### Directions for this task:
Images appear in the records below; leave them out and repeat everything else exactly.
⟨
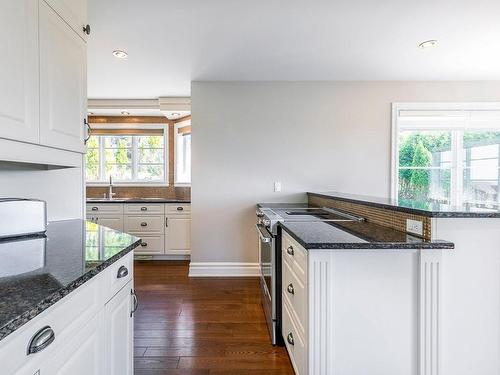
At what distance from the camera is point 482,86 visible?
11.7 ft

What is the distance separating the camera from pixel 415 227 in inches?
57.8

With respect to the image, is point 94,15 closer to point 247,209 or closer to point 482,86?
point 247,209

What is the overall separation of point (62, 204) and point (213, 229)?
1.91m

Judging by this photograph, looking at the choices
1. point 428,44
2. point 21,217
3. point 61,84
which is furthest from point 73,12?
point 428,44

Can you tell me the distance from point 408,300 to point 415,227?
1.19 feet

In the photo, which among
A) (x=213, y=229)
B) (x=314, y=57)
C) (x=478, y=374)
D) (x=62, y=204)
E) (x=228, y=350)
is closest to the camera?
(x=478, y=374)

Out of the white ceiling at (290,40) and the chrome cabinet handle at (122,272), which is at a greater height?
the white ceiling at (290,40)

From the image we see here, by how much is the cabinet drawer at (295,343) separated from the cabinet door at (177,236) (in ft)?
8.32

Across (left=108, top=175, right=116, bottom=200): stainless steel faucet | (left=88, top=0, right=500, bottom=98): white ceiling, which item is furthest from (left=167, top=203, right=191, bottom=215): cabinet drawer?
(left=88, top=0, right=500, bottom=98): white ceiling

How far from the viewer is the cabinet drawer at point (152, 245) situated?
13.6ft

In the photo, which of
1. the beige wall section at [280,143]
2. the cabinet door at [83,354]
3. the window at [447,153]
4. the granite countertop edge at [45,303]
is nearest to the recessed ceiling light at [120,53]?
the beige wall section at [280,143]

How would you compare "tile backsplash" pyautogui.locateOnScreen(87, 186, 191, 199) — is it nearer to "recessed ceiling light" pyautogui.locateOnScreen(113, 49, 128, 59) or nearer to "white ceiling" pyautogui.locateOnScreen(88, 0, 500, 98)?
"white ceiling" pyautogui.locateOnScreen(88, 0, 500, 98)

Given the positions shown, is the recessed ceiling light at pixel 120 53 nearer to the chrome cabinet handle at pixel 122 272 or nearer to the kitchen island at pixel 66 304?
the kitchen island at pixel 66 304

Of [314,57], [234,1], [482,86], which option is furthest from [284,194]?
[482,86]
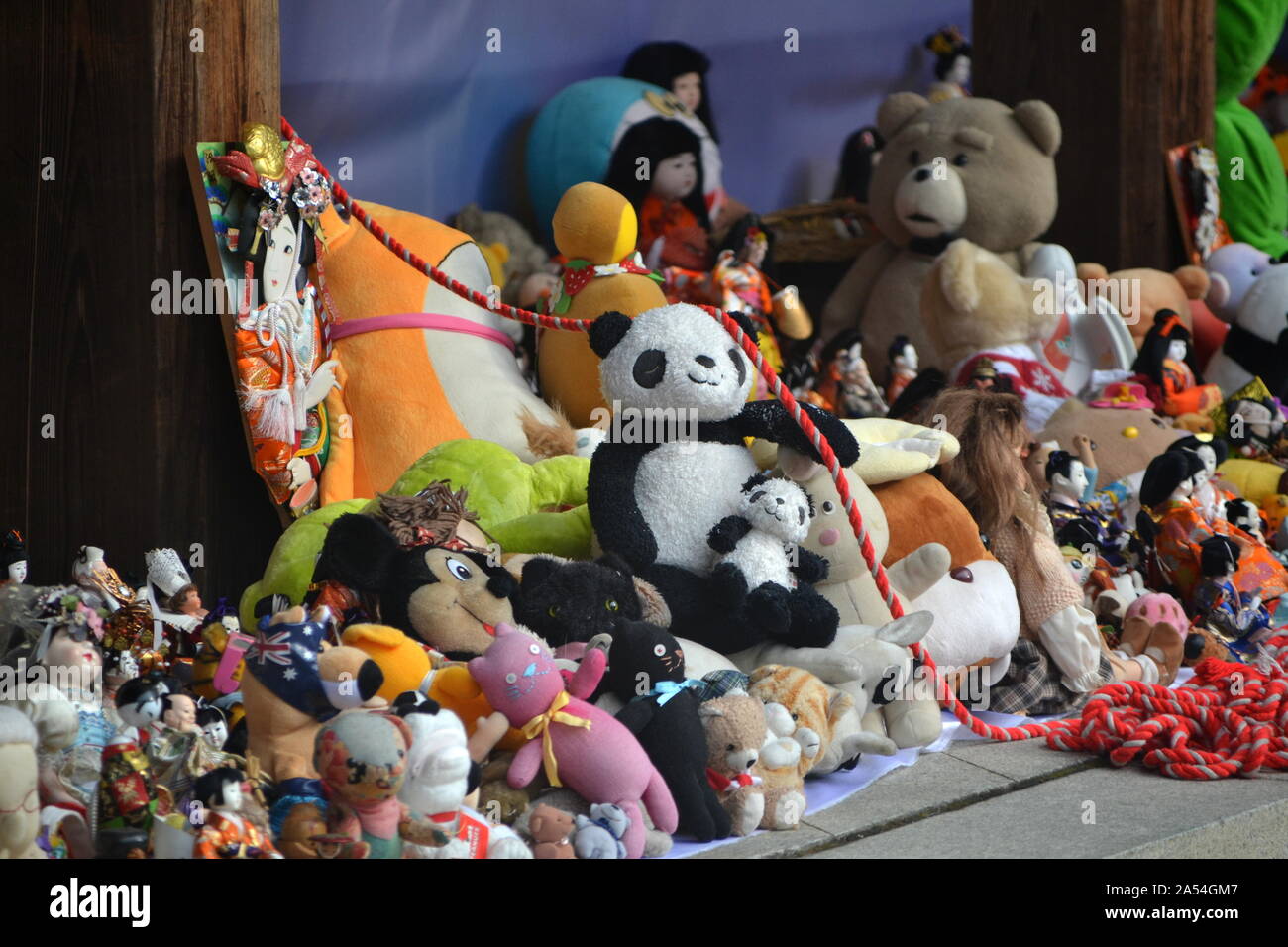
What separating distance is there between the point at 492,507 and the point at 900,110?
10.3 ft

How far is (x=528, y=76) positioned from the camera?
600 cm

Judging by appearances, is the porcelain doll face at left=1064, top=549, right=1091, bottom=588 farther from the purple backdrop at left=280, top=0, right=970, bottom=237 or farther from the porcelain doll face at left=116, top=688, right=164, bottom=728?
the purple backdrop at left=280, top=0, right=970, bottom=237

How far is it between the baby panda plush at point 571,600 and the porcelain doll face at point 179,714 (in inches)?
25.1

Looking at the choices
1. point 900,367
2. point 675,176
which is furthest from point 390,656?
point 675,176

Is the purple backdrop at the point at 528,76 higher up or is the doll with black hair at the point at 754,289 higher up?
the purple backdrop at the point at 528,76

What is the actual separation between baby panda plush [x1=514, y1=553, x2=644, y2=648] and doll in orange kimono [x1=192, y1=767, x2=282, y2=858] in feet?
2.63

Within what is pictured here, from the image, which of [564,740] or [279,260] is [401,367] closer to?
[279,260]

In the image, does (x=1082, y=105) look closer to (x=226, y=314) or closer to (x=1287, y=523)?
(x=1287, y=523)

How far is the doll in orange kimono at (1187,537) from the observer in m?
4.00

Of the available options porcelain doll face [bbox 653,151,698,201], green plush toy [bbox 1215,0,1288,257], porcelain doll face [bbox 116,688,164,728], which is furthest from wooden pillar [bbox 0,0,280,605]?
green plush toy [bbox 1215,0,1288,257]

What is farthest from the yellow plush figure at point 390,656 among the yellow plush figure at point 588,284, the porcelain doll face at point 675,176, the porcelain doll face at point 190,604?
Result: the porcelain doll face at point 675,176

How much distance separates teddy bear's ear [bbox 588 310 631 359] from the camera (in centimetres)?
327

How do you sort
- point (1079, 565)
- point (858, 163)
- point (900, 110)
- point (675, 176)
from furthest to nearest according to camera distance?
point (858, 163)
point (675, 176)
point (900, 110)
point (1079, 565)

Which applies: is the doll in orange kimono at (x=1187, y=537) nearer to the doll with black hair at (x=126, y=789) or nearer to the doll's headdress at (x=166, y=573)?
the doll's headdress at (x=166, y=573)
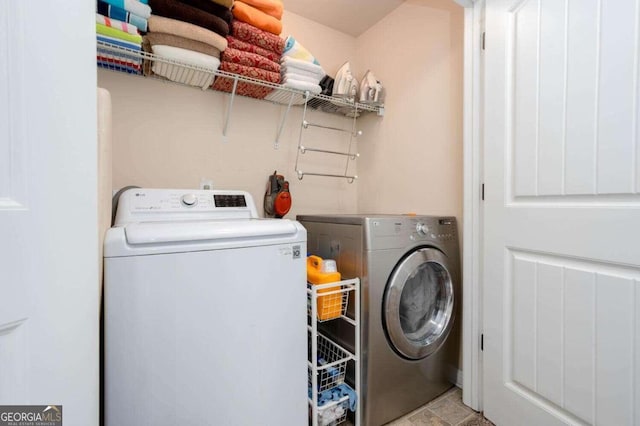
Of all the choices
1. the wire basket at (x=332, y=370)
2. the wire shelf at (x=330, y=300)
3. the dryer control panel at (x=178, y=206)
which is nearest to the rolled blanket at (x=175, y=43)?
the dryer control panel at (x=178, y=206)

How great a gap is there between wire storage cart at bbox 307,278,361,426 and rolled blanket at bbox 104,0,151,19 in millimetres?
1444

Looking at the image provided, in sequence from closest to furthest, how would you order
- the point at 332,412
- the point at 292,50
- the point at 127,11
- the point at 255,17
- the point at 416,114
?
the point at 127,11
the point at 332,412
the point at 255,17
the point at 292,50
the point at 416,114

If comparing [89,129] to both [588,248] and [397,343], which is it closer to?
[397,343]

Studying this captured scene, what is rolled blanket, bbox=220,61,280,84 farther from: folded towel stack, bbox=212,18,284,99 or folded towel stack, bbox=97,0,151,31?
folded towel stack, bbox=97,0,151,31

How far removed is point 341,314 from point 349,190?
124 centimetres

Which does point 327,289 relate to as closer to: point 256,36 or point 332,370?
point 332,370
⟩
### Response to this exercise:
At what distance from the camera is point 482,86 visible?
11.7 ft

What is the distance separating the camera from pixel 415 227 in inches?
57.8

With respect to the image, is point 94,15 closer to point 247,209 or closer to point 482,86?
point 247,209

What is the overall separation of point (62, 204) and point (213, 229)?
1.91m

Judging by this photograph, looking at the choices
1. point 428,44
2. point 21,217
3. point 61,84
which is furthest from point 73,12?
point 428,44

Can you tell me the distance from point 408,300 to point 415,227?
1.19 feet

In the photo, which among
A) (x=213, y=229)
B) (x=314, y=57)
C) (x=478, y=374)
D) (x=62, y=204)
E) (x=228, y=350)
is closest to the camera?
(x=478, y=374)

Out of the white ceiling at (290,40) and the chrome cabinet handle at (122,272), which is at a greater height?
the white ceiling at (290,40)

From the image we see here, by how much is the cabinet drawer at (295,343) separated from the cabinet door at (177,236) (in ft)?
8.32

Across (left=108, top=175, right=116, bottom=200): stainless steel faucet | (left=88, top=0, right=500, bottom=98): white ceiling, which item is furthest from (left=167, top=203, right=191, bottom=215): cabinet drawer?
(left=88, top=0, right=500, bottom=98): white ceiling

How far from the viewer is the cabinet drawer at point (152, 245) situated?
13.6ft

In the photo, which of
1. the beige wall section at [280,143]
2. the cabinet door at [83,354]
3. the window at [447,153]
4. the granite countertop edge at [45,303]
is nearest to the recessed ceiling light at [120,53]?
the beige wall section at [280,143]

How would you compare "tile backsplash" pyautogui.locateOnScreen(87, 186, 191, 199) — is it nearer to "recessed ceiling light" pyautogui.locateOnScreen(113, 49, 128, 59) or nearer to "white ceiling" pyautogui.locateOnScreen(88, 0, 500, 98)?
"white ceiling" pyautogui.locateOnScreen(88, 0, 500, 98)

Given the positions shown, is the recessed ceiling light at pixel 120 53 nearer to the chrome cabinet handle at pixel 122 272 or nearer to the kitchen island at pixel 66 304?
the kitchen island at pixel 66 304

Of [314,57], [234,1], [482,86], which option is furthest from [284,194]?
[482,86]
What separating distance is there between the point at 492,507 and the point at 900,110?
10.3 ft

How far is (x=528, y=76) positioned from the camera?
600 cm

Judging by appearances, is the porcelain doll face at left=1064, top=549, right=1091, bottom=588 farther from the purple backdrop at left=280, top=0, right=970, bottom=237 or farther from the porcelain doll face at left=116, top=688, right=164, bottom=728?
the purple backdrop at left=280, top=0, right=970, bottom=237

How far is it between the baby panda plush at point 571,600 and the porcelain doll face at point 179,714 (in inches)?
25.1

Looking at the choices
1. point 900,367
2. point 675,176
which is furthest from point 390,656?
point 675,176

Is the purple backdrop at the point at 528,76 higher up or is the doll with black hair at the point at 754,289 higher up?
the purple backdrop at the point at 528,76

What is the actual separation between baby panda plush [x1=514, y1=553, x2=644, y2=648] and doll in orange kimono [x1=192, y1=767, x2=282, y2=858] in feet?
2.63

Within what is pictured here, from the image, which of [564,740] or [279,260] is [401,367] closer to?
[279,260]

In the image, does (x=1082, y=105) look closer to (x=226, y=314) or closer to (x=1287, y=523)?
(x=1287, y=523)

How far is the doll in orange kimono at (1187,537) from the observer in m?
4.00

Of the available options porcelain doll face [bbox 653,151,698,201], green plush toy [bbox 1215,0,1288,257], porcelain doll face [bbox 116,688,164,728], which is furthest from wooden pillar [bbox 0,0,280,605]?
green plush toy [bbox 1215,0,1288,257]

What is farthest from the yellow plush figure at point 390,656 among the yellow plush figure at point 588,284, the porcelain doll face at point 675,176, the porcelain doll face at point 190,604?
Result: the porcelain doll face at point 675,176

How much distance separates teddy bear's ear [bbox 588 310 631 359] from the camera (in centimetres)?
327

How do you sort
- point (1079, 565)
- point (858, 163)
- point (900, 110)
- point (675, 176)
from furthest to nearest according to camera distance?
point (858, 163)
point (675, 176)
point (900, 110)
point (1079, 565)

Which applies: is the doll in orange kimono at (x=1187, y=537) nearer to the doll with black hair at (x=126, y=789) or nearer to the doll's headdress at (x=166, y=573)?
the doll's headdress at (x=166, y=573)
Of all the choices
1. the wire basket at (x=332, y=370)
2. the wire shelf at (x=330, y=300)
3. the dryer control panel at (x=178, y=206)
which is nearest to the rolled blanket at (x=175, y=43)?
the dryer control panel at (x=178, y=206)

How great a gap is there between wire storage cart at bbox 307,278,361,426 and rolled blanket at bbox 104,0,151,19 in millimetres?
1444

Looking at the image provided, in sequence from closest to furthest, how would you order
- the point at 332,412
- the point at 292,50
- the point at 127,11
- the point at 255,17
- the point at 416,114
?
the point at 127,11
the point at 332,412
the point at 255,17
the point at 292,50
the point at 416,114

If comparing [89,129] to both [588,248] and [397,343], which is it closer to?
[397,343]

Studying this captured scene, what is rolled blanket, bbox=220,61,280,84 farther from: folded towel stack, bbox=212,18,284,99 or folded towel stack, bbox=97,0,151,31?
folded towel stack, bbox=97,0,151,31

How far removed is point 341,314 from point 349,190?
124 centimetres

Which does point 327,289 relate to as closer to: point 256,36 or point 332,370?
point 332,370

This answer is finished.